One other R-2 owner mentioned they has similar issues and surmised it was probably just an overworked edge from the factory sharpening, or a residual burr which rolled over.
You can probably give it a quick tune up on the 4K Shapton GS stone with the EP, using Sharpie to mark and match the existing bevel, then raise up the stone arm just a tad (maybe 1/16") and sharpen. See how that works. A trip to the Korin may not be necessary.

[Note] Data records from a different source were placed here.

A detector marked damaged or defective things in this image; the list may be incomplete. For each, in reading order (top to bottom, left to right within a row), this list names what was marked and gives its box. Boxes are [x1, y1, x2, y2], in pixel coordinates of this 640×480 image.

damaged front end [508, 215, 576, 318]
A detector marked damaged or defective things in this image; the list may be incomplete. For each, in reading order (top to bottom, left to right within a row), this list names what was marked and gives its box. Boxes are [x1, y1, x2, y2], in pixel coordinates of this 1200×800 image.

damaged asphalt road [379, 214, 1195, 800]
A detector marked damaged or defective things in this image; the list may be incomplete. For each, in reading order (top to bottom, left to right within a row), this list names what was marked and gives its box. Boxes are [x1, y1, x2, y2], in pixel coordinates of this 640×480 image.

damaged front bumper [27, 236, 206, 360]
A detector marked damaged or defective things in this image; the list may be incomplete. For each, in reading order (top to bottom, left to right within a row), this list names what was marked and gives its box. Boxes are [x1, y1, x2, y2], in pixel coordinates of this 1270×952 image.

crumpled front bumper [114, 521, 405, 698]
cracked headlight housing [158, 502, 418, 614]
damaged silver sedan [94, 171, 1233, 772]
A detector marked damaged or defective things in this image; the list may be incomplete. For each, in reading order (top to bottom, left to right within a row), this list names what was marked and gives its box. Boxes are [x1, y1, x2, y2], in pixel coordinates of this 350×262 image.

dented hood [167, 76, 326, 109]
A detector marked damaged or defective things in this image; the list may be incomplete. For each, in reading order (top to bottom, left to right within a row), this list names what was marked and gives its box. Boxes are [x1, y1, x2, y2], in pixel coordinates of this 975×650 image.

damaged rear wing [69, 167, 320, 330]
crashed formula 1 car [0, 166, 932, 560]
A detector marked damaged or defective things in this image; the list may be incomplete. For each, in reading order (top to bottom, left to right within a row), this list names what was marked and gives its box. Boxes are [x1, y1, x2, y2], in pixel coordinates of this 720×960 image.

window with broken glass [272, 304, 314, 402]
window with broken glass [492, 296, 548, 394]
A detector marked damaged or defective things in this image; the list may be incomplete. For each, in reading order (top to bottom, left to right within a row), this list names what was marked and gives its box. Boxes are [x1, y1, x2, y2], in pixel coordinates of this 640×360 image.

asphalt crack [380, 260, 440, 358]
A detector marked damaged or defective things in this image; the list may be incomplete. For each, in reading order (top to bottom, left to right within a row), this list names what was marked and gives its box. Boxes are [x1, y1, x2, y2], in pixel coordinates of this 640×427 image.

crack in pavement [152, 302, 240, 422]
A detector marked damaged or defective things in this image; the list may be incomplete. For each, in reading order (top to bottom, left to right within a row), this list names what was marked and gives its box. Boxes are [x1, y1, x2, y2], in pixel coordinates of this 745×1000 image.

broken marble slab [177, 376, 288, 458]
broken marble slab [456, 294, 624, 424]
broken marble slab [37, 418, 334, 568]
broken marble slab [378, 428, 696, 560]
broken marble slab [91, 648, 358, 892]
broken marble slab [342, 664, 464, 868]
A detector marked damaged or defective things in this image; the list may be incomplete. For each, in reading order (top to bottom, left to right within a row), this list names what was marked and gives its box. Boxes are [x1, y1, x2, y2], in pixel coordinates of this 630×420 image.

BTW on the EP, I like to cover both sides of the blade w/blue painter's tape from the spine to about 2/3 to the edge to keep from scratching the sides when sliding it on the table base. It's worth the extra couple of minutes for this step.
Mon Jun 16, 2014 2:38 pm
Steve, that's great info! Especially as the R-2 and the SRS15 seem to be pretty close steels in terms of hardness etc and came really sharp OOTB. Also, great suggestion with the masking tape (especially relevant with recent Shimo order). Love the finish on the Haru and would hate to scratch up the blade
Mon Jun 16, 2014 6:49 pm
Steve's right. A quick touch up will sort out that sort of edge issue. Your EP work should be able to do this inside your first sharpening session. And I like the painter's tape, Steve. I'll have to remember it if I pick up Mark's jig.
Mon Jun 16, 2014 9:32 pm
Beginning to see exactly why it is so important to be able to sharpen, especially when the number of performance knives in the block begins to increase...
Sharpening aside, hopefully this sub-conversation is an informative part of the review. To circle back to Steve's comment in relation to the Takamura R-2, I think, given what Lepus has told me about sharpening (I.E. an edge finished above 8K-10K will likely exhibit some wear issues), that perhaps the boys over at the Haruyuki finishing line might over work the edge a bit. In the context of Shaun's review of the knife (estimated it at a 16K grit finish or perhaps finer), this all makes sense.
So, with the help of my knowledgeable friends, we've discovered that Haruyuki knives, or at least this particular knife, while super sharp OOTB, may require a post factory tune-up in short order if you don't want to be relentlessly honing the blade before, during and after prep. Also, I'd imagine that given the ease with which the edge turned, honing, even with a ceramic that may sharpen a bit, isn't going to be the answer for very long as these edges really shouldn't have a ton of ductility to them.
Probably not a huge issue for most, but given OOTB sharpness can be important to buyers, something to consider.